__EXERCICE 1__:
Répondez à ces questions d'après l'extrait fourni :
(a) Par combien la Lufthansa a-t-elle divisé son bénéfice en 2014 ?
(b) De combien le déficit du régime de retraites complémentaires des cent plus grosses entreprises britanniques s'est-il creusé en 2014 ?
(c) Selon l'EIOPA, quelle part des compagnies d'assurance et de retraites professionnelles ne couvriraient pas leur ratio de solvabilité si les taux restaient durablement très bas ?

__EXTRAIT FOURNI__:

◆ ◆ ◆

Le cas des retraites complémentaires des entreprises est particulièrement éloquent. Celles-ci sont principalement financées par le rendement des obligations acquises sur les marchés. L'écrasement de la courbe des taux conduit les entreprises à provisionner davantage de fonds pour maintenir les rendements attendus. La Lufthansa a ainsi divisé par six son bénéfice en 2014 pour provisionner 2,5 milliards d'euros. L'énergéticien Eon a mis en réserve 2,2 milliards d'euros et Daimler 2,9 milliards d'euros. Les engagements comptables des retraites d'entreprise des 30 plus grandes entreprises allemandes ont ainsi augmenté de 25 % en 2014, soit 372 milliards d'euros. L'assouplissement quantitatif opéré au Royaume-Uni a également eu ce type d'incidence sur le régime de retraites complémentaires des cent plus grosses entreprises britanniques, dont le déficit s'est creusé de 36 milliards d'euros en 2014. Plus largement, l'EIOPA estimait lors de la publication des résultats des tests de résistance le 30 novembre 2014 qu'avec des taux d'intérêt restant durablement très bas, 24 % des compagnies d'assurance et de retraites professionnelles ne couvriraient pas leur ratio de solvabilité (SCR).

◆ ◆ ◆

__EXERCICE 2__:
Combien de lignes des enregistrements contiennent la chaîne « rect » ? Indiquez seulement le nombre.

◆ ◆ ◆

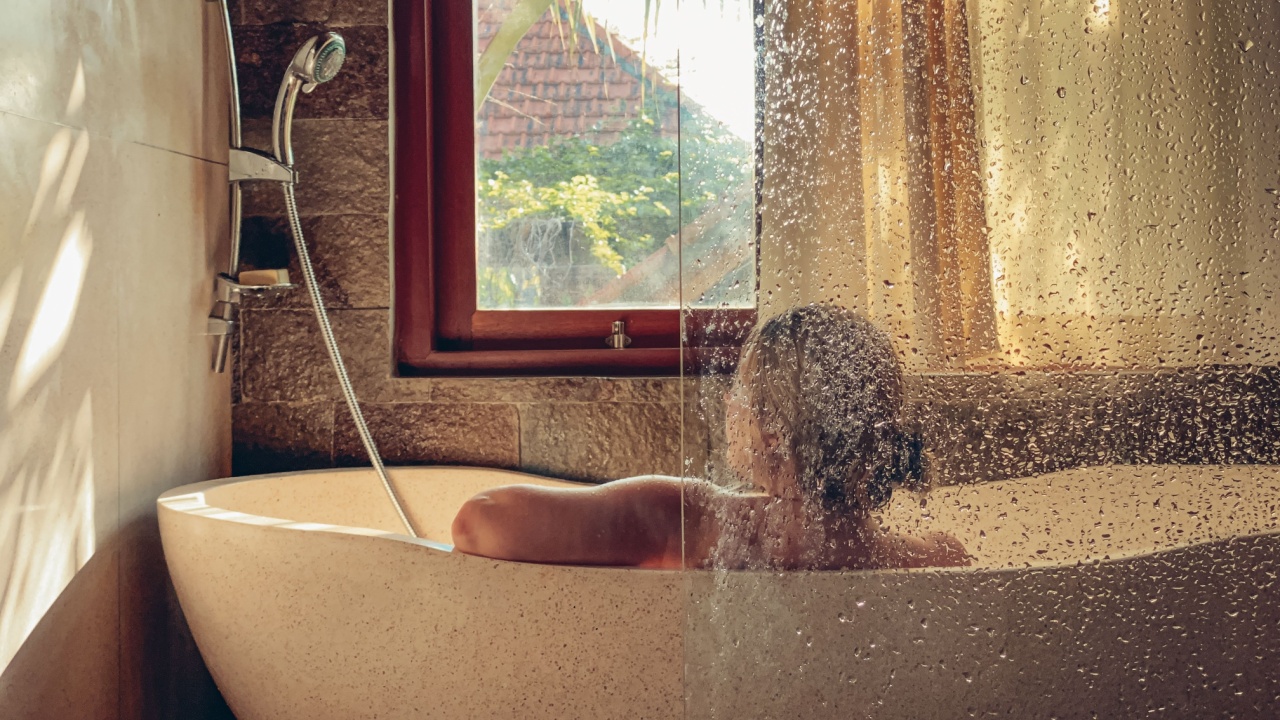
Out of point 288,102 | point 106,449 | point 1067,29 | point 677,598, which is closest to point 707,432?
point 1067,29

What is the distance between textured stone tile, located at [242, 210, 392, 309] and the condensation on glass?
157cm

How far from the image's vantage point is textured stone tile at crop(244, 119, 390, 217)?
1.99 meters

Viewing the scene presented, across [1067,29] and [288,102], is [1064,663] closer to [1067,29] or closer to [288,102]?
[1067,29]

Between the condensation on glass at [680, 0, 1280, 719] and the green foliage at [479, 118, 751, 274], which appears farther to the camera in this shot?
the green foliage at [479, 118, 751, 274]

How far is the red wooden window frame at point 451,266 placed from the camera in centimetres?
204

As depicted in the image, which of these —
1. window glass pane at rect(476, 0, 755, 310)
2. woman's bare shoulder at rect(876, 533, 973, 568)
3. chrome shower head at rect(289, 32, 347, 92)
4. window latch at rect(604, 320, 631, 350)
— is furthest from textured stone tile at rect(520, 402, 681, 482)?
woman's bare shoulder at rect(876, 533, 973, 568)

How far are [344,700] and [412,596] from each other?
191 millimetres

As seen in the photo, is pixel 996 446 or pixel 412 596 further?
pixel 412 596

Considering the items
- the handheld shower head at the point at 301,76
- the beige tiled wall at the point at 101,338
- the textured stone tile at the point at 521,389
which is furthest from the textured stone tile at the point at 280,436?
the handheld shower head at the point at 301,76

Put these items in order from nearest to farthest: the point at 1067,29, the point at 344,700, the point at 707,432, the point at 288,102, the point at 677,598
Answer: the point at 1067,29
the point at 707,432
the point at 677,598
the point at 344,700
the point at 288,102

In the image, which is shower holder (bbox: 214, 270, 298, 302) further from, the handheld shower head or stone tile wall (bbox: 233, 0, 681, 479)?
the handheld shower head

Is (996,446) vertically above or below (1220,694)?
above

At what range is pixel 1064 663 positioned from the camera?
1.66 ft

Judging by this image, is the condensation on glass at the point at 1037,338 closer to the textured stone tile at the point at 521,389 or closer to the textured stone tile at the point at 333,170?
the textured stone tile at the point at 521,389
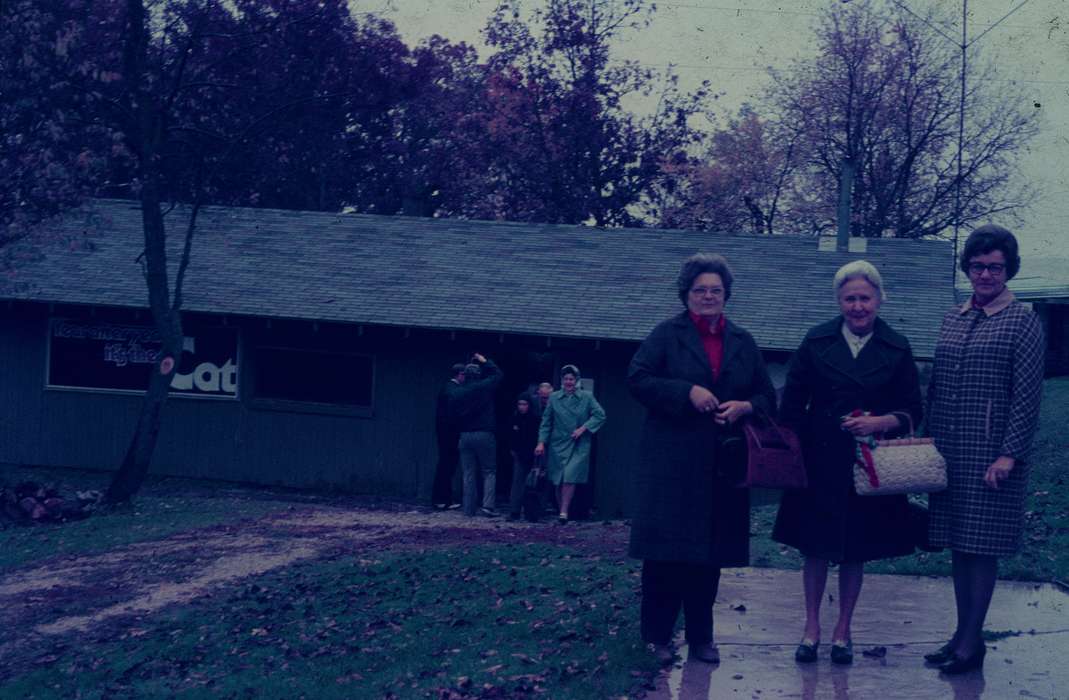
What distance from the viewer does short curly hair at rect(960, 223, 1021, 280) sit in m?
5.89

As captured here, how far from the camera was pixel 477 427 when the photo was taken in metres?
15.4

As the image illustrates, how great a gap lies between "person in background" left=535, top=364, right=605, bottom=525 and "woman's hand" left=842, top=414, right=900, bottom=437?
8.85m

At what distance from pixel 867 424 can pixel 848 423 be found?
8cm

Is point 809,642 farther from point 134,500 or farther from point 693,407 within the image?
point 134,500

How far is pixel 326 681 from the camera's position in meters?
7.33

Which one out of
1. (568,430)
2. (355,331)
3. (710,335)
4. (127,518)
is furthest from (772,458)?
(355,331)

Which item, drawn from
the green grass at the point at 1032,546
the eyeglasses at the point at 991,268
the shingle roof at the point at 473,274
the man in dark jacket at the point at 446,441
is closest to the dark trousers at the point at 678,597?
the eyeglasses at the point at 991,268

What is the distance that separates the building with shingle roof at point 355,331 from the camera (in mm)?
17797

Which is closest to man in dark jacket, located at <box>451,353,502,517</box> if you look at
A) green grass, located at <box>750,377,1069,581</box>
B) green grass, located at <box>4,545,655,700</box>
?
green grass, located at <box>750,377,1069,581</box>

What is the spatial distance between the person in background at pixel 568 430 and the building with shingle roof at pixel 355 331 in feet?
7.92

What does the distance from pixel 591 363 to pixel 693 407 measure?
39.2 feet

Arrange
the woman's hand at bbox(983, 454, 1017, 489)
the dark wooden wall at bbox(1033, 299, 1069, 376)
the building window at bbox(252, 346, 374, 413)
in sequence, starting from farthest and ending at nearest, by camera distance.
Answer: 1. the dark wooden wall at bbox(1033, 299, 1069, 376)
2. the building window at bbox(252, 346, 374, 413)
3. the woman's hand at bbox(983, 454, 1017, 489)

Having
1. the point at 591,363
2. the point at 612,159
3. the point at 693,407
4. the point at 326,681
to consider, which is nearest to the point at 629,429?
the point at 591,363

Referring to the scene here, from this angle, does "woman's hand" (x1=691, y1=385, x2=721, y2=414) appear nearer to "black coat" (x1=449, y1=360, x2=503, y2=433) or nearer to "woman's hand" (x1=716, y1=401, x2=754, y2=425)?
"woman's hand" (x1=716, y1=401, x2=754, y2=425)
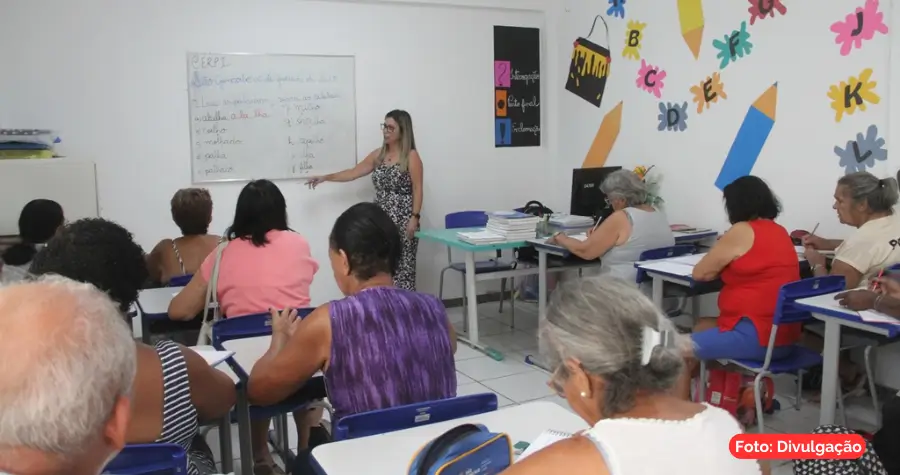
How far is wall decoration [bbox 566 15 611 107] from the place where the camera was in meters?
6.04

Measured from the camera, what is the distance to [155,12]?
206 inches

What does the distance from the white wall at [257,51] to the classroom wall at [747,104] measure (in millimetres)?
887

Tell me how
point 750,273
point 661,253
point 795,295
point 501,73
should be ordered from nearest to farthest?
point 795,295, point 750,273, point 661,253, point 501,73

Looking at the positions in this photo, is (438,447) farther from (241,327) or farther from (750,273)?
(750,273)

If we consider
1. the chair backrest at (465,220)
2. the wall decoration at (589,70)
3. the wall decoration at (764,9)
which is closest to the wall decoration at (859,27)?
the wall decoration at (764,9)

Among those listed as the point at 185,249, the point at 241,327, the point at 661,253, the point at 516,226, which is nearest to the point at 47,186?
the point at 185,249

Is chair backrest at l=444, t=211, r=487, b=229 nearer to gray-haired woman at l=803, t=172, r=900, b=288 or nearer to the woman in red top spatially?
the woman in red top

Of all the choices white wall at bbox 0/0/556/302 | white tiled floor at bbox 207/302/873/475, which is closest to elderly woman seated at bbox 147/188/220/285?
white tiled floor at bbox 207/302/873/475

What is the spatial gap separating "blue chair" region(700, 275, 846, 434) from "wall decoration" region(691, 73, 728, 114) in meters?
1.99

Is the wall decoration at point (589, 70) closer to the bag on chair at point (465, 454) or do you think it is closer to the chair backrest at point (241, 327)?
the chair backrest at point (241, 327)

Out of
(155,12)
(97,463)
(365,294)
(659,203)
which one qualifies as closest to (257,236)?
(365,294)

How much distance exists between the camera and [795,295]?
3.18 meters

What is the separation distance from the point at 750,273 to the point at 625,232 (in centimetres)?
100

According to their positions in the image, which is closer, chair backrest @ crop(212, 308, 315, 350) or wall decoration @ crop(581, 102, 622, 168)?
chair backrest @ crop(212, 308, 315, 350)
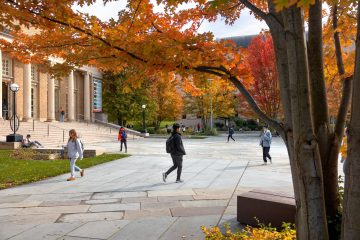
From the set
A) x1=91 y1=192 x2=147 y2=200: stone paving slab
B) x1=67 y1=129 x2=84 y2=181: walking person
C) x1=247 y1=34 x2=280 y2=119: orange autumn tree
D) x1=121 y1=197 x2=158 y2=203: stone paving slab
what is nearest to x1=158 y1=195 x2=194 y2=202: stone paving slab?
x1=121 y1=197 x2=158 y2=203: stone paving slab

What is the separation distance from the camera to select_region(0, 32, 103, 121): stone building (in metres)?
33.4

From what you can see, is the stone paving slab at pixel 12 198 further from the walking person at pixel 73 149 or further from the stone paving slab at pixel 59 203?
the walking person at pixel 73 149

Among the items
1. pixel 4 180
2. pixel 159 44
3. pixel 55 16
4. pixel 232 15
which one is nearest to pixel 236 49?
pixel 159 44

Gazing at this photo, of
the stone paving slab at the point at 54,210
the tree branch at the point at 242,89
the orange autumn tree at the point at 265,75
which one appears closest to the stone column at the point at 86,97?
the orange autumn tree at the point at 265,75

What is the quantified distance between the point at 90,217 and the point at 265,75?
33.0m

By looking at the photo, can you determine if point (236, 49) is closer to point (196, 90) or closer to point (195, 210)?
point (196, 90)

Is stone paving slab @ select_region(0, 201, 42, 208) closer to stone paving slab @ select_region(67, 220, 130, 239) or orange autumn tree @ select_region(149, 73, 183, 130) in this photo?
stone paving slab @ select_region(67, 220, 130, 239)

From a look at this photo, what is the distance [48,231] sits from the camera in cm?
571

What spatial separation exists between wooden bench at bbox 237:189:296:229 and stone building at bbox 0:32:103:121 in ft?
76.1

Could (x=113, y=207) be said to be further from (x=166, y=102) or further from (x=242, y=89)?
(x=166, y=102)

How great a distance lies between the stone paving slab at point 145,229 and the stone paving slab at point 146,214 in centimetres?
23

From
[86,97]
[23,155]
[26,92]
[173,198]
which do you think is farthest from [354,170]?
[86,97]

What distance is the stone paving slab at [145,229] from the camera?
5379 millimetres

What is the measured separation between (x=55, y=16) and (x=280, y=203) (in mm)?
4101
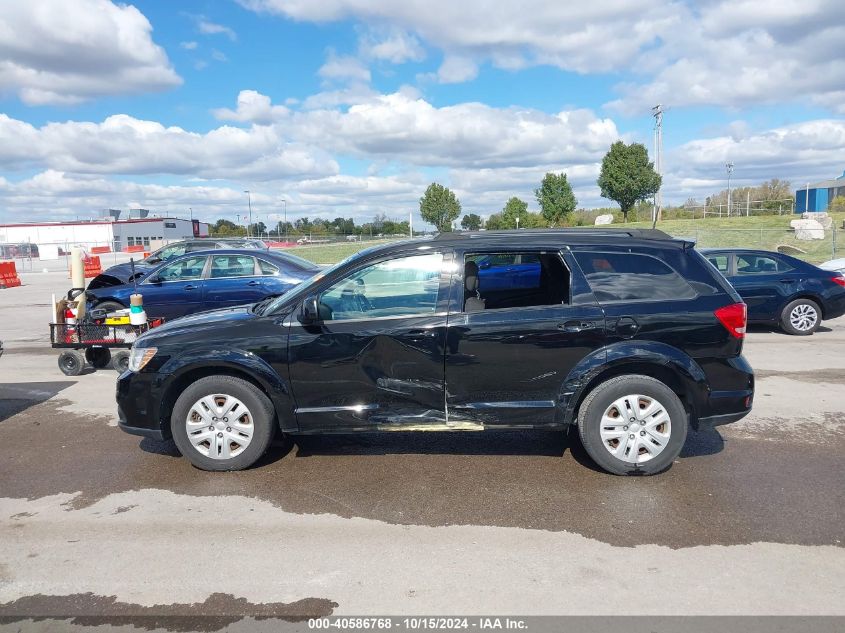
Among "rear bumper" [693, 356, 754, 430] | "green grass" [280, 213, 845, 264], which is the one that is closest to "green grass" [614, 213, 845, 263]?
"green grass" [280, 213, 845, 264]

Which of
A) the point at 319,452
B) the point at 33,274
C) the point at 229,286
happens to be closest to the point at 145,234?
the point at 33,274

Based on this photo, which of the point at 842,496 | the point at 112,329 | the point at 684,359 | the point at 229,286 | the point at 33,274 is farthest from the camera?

◆ ◆ ◆

__RÉPONSE RÉDIGÉE 1__:
(a) Par six.
(b) De 36 milliards d'euros.
(c) 24 %.

__RÉPONSE RÉDIGÉE 2__:
7